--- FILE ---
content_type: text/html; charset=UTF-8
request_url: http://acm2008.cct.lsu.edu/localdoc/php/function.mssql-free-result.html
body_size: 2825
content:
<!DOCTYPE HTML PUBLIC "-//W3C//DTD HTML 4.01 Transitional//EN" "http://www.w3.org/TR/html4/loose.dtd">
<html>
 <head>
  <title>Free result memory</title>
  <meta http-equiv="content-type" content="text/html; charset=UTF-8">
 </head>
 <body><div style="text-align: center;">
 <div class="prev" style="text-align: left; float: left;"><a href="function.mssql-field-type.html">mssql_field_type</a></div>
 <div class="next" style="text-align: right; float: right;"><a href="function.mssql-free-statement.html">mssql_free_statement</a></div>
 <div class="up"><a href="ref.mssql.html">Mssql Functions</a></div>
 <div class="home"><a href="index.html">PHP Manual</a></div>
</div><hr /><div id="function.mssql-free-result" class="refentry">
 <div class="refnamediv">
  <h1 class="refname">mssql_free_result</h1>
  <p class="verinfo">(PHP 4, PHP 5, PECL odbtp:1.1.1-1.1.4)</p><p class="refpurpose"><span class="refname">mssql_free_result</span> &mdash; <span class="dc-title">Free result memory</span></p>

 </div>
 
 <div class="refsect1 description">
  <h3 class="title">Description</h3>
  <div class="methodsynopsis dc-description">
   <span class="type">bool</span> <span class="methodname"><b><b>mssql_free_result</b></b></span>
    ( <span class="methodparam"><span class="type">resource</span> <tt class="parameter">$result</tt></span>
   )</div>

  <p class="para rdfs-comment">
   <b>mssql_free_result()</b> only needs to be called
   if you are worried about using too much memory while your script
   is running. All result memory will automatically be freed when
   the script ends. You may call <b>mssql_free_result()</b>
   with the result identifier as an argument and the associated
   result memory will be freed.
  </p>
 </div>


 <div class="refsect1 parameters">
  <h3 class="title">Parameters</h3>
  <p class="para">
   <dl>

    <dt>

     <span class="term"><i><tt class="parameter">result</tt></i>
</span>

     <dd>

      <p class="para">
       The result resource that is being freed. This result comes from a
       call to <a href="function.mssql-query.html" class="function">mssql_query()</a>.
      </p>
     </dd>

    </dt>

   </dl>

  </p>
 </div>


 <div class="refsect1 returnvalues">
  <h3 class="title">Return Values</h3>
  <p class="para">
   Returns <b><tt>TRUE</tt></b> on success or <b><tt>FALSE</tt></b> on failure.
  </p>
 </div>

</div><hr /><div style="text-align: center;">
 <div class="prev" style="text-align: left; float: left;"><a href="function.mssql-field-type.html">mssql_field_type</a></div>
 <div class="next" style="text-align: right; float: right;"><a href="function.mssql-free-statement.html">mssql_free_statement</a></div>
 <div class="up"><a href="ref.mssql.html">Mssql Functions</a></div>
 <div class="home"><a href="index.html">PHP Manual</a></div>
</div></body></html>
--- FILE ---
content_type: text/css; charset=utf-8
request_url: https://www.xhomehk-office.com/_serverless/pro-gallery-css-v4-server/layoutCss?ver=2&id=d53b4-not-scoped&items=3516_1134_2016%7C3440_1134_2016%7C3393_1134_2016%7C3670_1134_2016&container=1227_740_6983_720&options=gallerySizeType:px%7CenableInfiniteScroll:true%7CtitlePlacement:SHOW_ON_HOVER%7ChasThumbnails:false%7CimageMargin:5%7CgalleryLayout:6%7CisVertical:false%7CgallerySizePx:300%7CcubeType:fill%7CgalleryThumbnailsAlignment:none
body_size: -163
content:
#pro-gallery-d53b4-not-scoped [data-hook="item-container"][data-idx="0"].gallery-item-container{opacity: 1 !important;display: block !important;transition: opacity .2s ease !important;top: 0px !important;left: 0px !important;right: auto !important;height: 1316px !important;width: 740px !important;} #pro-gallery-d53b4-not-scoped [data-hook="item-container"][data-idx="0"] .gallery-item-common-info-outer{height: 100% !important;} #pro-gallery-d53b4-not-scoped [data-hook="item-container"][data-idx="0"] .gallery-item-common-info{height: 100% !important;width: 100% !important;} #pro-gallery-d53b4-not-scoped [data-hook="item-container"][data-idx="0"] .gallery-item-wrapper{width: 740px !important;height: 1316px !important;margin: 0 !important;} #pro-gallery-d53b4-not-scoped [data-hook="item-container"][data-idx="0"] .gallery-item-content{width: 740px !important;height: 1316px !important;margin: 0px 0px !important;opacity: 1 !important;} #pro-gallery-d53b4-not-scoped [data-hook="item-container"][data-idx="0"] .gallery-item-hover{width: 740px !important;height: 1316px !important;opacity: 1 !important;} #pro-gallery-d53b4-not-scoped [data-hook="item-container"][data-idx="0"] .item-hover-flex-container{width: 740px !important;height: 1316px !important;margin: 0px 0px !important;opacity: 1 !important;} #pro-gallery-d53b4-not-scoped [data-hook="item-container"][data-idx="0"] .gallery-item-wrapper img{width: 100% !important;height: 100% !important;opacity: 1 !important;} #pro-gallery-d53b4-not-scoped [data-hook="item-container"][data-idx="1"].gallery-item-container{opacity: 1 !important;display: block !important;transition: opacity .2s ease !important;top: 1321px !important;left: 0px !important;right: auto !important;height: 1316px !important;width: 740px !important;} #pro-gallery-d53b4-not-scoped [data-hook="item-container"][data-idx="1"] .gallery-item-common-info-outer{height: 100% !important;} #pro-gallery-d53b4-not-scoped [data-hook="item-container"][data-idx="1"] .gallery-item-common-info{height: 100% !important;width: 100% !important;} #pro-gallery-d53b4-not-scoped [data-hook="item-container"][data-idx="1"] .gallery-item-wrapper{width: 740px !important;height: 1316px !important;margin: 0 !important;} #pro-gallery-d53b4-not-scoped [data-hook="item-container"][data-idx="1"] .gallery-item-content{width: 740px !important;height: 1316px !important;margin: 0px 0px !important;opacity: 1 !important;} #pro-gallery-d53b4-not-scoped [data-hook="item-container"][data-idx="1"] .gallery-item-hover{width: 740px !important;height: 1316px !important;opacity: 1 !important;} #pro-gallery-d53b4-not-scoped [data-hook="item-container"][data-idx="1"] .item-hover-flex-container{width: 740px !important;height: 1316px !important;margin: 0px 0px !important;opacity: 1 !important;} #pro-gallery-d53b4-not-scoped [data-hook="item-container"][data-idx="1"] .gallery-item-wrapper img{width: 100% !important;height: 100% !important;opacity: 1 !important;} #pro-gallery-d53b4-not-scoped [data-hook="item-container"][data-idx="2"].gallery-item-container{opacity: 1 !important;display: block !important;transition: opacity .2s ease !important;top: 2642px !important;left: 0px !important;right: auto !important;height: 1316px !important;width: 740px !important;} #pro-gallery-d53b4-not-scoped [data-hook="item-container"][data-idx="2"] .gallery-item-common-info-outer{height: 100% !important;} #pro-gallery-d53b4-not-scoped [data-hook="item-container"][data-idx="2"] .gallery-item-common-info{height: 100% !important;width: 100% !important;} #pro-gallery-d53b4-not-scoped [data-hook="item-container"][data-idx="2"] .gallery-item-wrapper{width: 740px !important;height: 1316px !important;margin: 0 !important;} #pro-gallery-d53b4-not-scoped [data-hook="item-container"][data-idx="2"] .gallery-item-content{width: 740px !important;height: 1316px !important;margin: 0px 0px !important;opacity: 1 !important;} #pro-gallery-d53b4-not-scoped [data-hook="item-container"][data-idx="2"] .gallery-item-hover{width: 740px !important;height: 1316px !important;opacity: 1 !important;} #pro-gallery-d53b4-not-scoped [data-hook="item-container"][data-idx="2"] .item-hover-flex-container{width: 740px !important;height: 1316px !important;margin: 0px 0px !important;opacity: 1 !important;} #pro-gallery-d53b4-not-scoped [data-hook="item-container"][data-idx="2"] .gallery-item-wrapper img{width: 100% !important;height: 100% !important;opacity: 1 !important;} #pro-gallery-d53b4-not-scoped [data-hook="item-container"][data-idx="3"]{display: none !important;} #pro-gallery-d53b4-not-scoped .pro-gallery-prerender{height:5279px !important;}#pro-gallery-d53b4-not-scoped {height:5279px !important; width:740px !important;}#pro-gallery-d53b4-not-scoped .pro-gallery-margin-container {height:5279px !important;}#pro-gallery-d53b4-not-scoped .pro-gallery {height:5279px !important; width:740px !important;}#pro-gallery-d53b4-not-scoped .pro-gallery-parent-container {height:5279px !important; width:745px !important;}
☆ ☆ ☆ ☆
*Task description*. Across the listing, count every line with "freed" in it and give the number only.

*Answer area*. 3